HC Deb 13 June 1917 vol 94 cc926-7

asked whether the widow of a captain in the Territorial Force, who has held the rank of lieutenant-colonel for two years and commanded his regiment in France with distinction, would, in the event of her husband dying from wounds or sickness caused by active service after his return home, receive the pension of the widow of a lieutenant-colonel or a captain?

The PARLIAMENTARY SECRETARY to the MINISTRY of PENSIONS (Colonel Sir A. Griffith-Boscawen)

If an officer is wounded whilst holding temporary rank and dies as the direct result of the wound, his widow is eligible for the pension appropriate to her husband's acting rank. If, however, he relinquished temporary rank before being wounded, or dies from sickness attributable to military service, the rate of pension, under the present regulations, is governed by the substantive rank. My right hon. Friend is considering in connection with the new officers' warrant the case of the officer dying from sickness.

91. Mr. BYRNE

asked the Pensions 'Minister whether he is aware that Private J. H. W. Peters, No. T4/107,838, of the Army Service Corps, was in excellent health and earning as a carpenter 50s. a week when he enlisted in November, 1915; that he has since had only a furlough of three days at home up to last winter when, owing to prolonged nerve-strain, he was invalided to the Warrington Mental War Hospital, and thence after a short interval discharged to Long Grove County Asylum; that he has now received a pension of 14s. a week, of which 7s. goes to the asylum and 7s. to the support of his wife and children; and will he say whether such a case comes under the category of total disability entitling the ex-soldier to a pension of 27s., with sufficient allowances to his dependants to maintain them in comfort?

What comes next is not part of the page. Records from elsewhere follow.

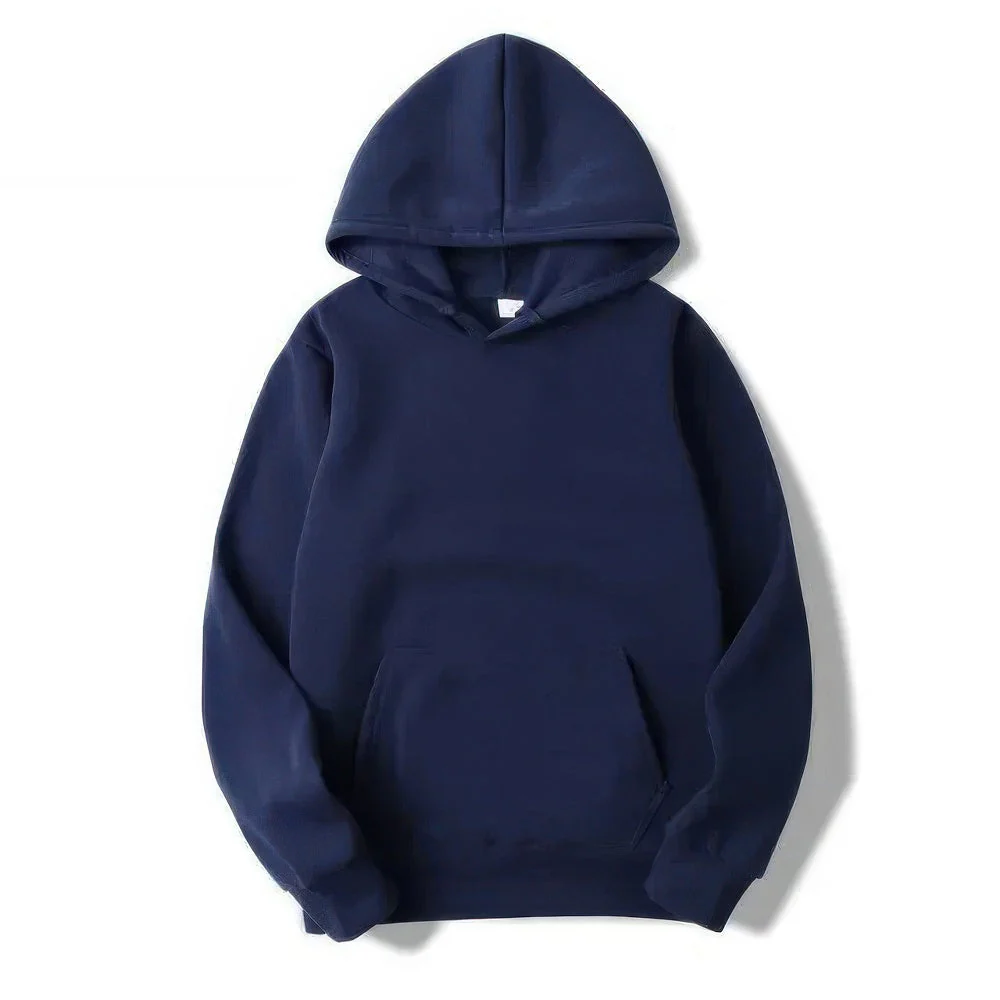 Heidi-Mode | Stilvolle Kapuzenpulli mit Kapuze für Herren und Damen - Image 4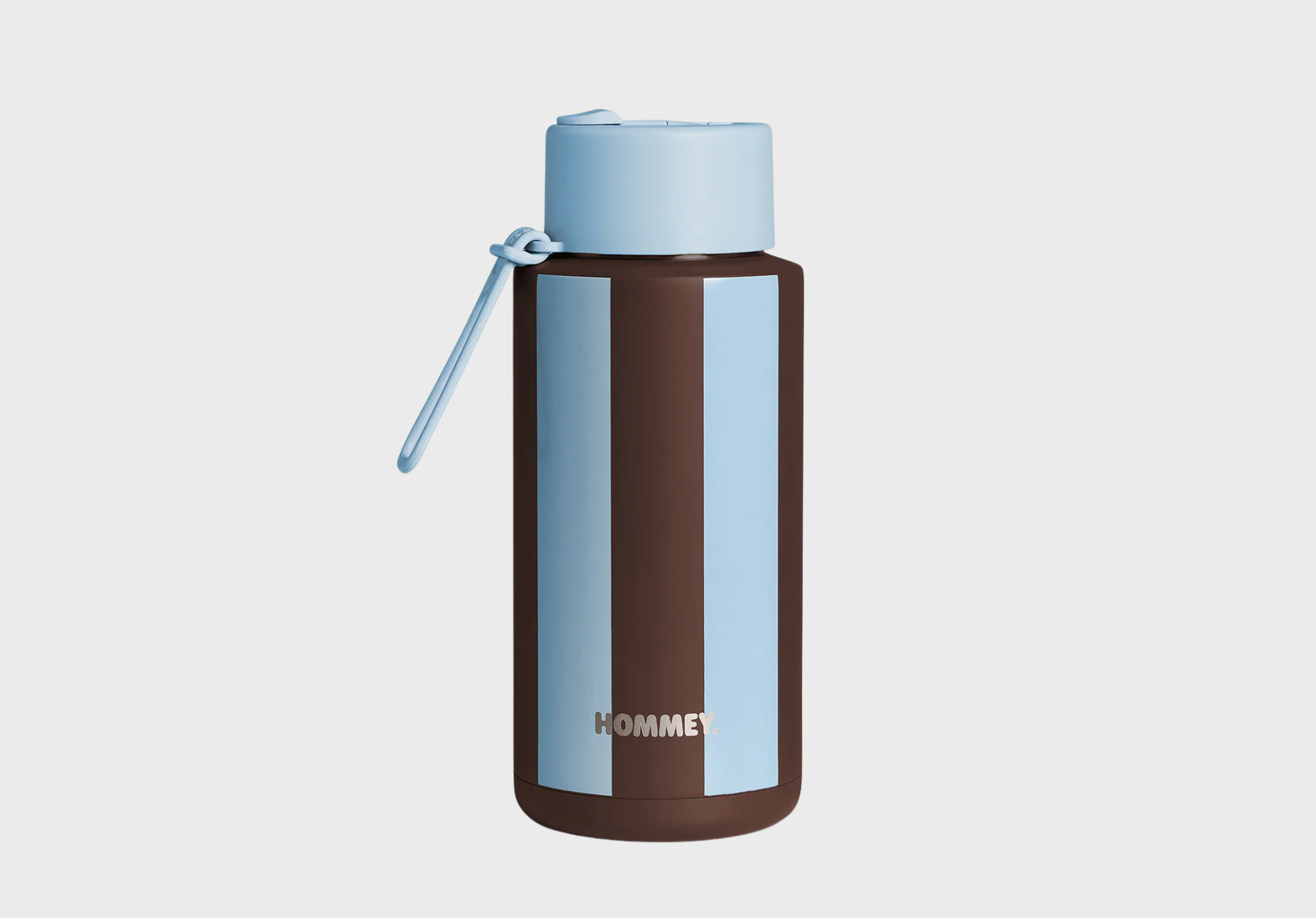 Hommey x Frank Green water bottle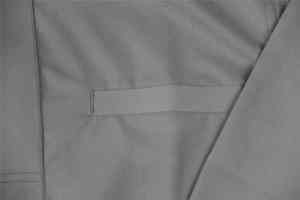 Kurta shalwar kameez แขนยาวผ้าสแปนเด็กซ์โพลีเอสเตอร์ออกแบบโดยดีไซน์เนอร์สำหรับผู้ชาย - Product Image 5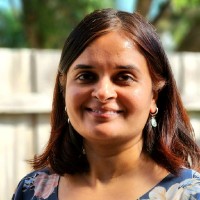Mayuri Mehta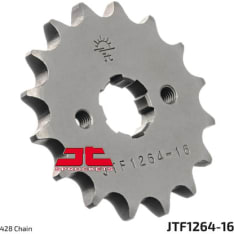 JT Front wheel JTF1264.16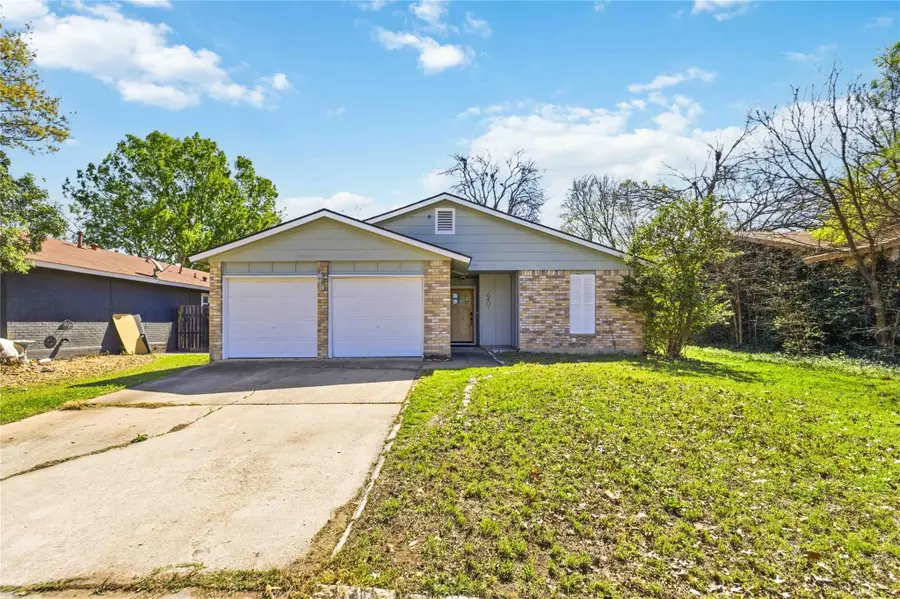6401 Capriola Dr, Austin, TX 78745 - #2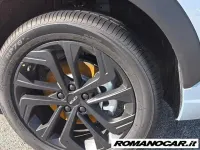 Nuova EVO Evo 7 176 CV (129 kW) 2026 Blu SUV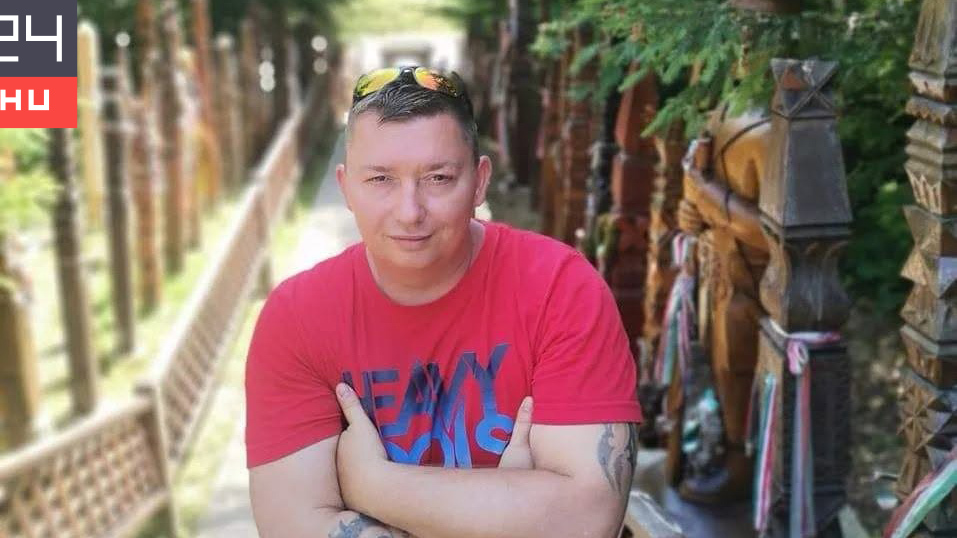 Terrorfenyegetés gyanúja: szabadon engedték Szakács Istvánt Győrből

Very great doubt existed as to whether Peters' disability had any connection with his military service, and long inquiries were necessary, during which a temporary allowance of 14s. a week was paid to him. Peters has now been awarded from the date of the new Royal Warrant a total disability pension of 27s. 6d. per week, and 15s. a week for his Four children.


asked the Pensions Miniter whether his attention has been called to the case of W. Jacobs, of 66, Bright Street, Gorse Hill, Swindon, who, after serving for eighteen years in the Grenadier Guards, was discharged in 1882 with a pension of 11½d. a day; whether he is aware that Jacobs, who is now sixty-seven years old, and unable through sickness and infirmity to earn any wage, applied to the Chelsea Commissioners for an advance in pension to meet the increased cost of living, and was granted an extra halfpenny a day; and whether he will make a further investigation with a view to the granting of an adequate pension to this man?


My right lion. Friend has asked me to answer this question. I am making inquiries into this case, and will inform the hon. Member as soon as possible.